Fundamentals improving, but stake sale remains a major overhang for NTPC

Topics NTPC | Thermal Power

India’s largest power generating company, NTPC, remains in the news due to commissioning of its new capacities. As the company announced the start of Unit-1 (first of the two units of 800 megawatt, or Mw, each) of Lara Super Thermal Power Station (Chhattisgarh), the spotlight was shared by the start of a 660 Mw unit of India’s first ultra-supercritical power plant at Khargone, Madhya Pradesh (MP), on September 30.

The plant has higher efficiency, with coal supply from NTPC’s own mines in Jharkhand ensuring fuel safety. While the second unit of the plant is to be commissioned by February 2020, the total installed capacity of NTPC and the NTPC Group has already grown to 48,645 Mw and 57,106 Mw, respectively.

The company has incurred higher capital expenditure on the Khargone plant at about Rs 8.4 crore per Mw, compared to Rs 6.5-7.5 crore per Mw for other projects under construction, say analysts, but the same is due to the use of superior technology and a dedicated 37-kilometre railway line. Nevertheless, on account of higher plant costs, the tariff will also be higher, say analysts at Kotak Institutional Equities. Further, looking at higher operating efficiency (3.3 per cent higher than conventional supercritical power plants) and power purchase agreement (50 per cent with MP and 34 per cent with other states), analysts remain positive.

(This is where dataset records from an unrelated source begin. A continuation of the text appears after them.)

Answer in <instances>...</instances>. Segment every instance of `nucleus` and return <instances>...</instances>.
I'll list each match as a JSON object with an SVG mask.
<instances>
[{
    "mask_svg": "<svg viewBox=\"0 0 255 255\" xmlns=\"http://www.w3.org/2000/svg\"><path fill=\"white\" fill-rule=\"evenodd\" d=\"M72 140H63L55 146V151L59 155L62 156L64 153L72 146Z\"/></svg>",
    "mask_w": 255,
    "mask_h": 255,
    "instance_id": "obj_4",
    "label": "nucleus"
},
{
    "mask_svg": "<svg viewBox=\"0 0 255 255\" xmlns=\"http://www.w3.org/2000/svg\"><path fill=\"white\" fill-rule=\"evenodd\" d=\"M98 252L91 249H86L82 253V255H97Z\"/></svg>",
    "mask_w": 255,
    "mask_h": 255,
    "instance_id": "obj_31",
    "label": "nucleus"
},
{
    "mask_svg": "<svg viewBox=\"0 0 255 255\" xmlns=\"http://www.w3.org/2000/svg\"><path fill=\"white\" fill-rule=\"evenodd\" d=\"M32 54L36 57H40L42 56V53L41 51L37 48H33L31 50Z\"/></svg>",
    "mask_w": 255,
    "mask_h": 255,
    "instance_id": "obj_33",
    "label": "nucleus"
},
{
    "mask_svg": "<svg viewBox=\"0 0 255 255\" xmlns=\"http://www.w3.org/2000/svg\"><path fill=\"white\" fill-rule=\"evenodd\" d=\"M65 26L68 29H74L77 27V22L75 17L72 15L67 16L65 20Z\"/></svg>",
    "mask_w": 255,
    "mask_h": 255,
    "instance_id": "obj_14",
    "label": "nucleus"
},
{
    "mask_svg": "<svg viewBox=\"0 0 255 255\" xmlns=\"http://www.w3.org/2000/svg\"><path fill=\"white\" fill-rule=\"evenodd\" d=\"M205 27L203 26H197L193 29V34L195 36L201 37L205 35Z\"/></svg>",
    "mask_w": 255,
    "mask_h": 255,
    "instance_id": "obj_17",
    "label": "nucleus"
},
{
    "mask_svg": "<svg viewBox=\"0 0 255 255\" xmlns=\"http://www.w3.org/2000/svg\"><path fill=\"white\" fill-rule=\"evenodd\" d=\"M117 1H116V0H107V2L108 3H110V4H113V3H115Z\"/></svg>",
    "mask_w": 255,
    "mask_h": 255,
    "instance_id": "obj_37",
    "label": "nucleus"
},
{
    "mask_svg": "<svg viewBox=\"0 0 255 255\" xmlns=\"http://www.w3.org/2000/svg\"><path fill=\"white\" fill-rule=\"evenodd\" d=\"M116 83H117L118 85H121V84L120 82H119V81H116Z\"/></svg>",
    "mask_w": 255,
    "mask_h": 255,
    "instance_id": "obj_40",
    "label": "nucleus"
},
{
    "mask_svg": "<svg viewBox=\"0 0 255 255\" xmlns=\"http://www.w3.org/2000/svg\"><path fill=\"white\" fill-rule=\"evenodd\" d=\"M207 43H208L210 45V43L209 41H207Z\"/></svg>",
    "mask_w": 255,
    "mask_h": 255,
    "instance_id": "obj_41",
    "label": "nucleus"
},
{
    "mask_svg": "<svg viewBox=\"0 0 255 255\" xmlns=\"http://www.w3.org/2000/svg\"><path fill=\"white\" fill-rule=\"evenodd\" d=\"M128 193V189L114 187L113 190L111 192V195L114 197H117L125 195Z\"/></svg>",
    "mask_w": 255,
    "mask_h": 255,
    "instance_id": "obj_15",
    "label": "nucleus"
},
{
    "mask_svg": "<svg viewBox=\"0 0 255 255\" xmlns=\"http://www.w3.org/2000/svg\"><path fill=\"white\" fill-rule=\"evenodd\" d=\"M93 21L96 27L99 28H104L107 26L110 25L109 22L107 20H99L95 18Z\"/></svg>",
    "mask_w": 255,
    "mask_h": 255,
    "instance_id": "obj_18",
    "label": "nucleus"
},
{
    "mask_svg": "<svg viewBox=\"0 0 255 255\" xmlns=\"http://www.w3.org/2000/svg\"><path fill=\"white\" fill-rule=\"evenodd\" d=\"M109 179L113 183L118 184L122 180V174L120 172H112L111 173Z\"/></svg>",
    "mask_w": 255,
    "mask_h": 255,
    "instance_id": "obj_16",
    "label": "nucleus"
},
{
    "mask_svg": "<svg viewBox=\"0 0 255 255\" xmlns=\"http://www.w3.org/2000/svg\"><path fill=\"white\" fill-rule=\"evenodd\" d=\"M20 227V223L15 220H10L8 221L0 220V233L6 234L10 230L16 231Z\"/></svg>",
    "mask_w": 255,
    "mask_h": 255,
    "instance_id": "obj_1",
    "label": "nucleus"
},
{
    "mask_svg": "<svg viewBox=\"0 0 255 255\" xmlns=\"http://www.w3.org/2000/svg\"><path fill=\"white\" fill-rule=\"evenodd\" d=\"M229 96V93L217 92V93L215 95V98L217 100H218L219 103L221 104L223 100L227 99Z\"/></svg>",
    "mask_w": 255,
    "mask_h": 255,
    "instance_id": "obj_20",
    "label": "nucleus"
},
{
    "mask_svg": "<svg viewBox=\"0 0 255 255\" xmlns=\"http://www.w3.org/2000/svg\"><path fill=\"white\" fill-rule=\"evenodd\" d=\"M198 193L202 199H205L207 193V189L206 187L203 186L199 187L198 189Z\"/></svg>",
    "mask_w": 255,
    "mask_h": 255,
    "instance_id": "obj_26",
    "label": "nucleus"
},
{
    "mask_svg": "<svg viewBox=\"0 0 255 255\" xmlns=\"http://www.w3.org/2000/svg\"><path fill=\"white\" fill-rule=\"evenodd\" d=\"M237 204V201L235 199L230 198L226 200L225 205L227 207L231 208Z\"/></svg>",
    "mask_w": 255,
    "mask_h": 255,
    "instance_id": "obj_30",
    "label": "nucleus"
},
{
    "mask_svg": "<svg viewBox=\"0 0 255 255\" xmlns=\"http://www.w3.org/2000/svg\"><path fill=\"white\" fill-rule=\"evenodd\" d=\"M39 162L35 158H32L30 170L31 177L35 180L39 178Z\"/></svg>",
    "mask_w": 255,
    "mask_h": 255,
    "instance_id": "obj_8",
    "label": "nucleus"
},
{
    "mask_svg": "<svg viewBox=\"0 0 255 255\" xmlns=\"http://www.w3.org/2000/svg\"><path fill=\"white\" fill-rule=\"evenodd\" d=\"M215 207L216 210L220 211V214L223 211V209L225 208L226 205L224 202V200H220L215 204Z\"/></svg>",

With continued capacity additions, the company should see an increase in its regulated equity base, thereby driving its earnings. Regulated equity is the quantum of shareholders’ funds eligible for fixed returns, according to regulations. Analysts at Emkay Global say NTPC expects to add 5,300 Mw in 2019-20 (FY20) and 5,000 Mw in 2020-21 (FY21), which should result in 15 per cent annual growth in the regulated equity over the next three years.

The underrecoveries from customers, however, remain a critical issue, considering coal supply problems. The plant availability factor till July 19 (FY20) has remained high at 87.2 per cent, compared to 83.8 per cent in the year-ago period due to better coal supplies, say analysts. However, due to rains and flood impacting coal production and dispatches, the Street is watchful now. Analysts say while the management had guided for zero underrecovery in FY20 and the June quarter saw 75 per cent lower underrecoveries, near-term concerns persist.

The stake sale by the government remains a major overhang, say analysts, though Rupesh Sankhe at Elara Capital says NTPC is trading at a historically low multiple of 1x FY21 estimated price-to-book, which looks attractive.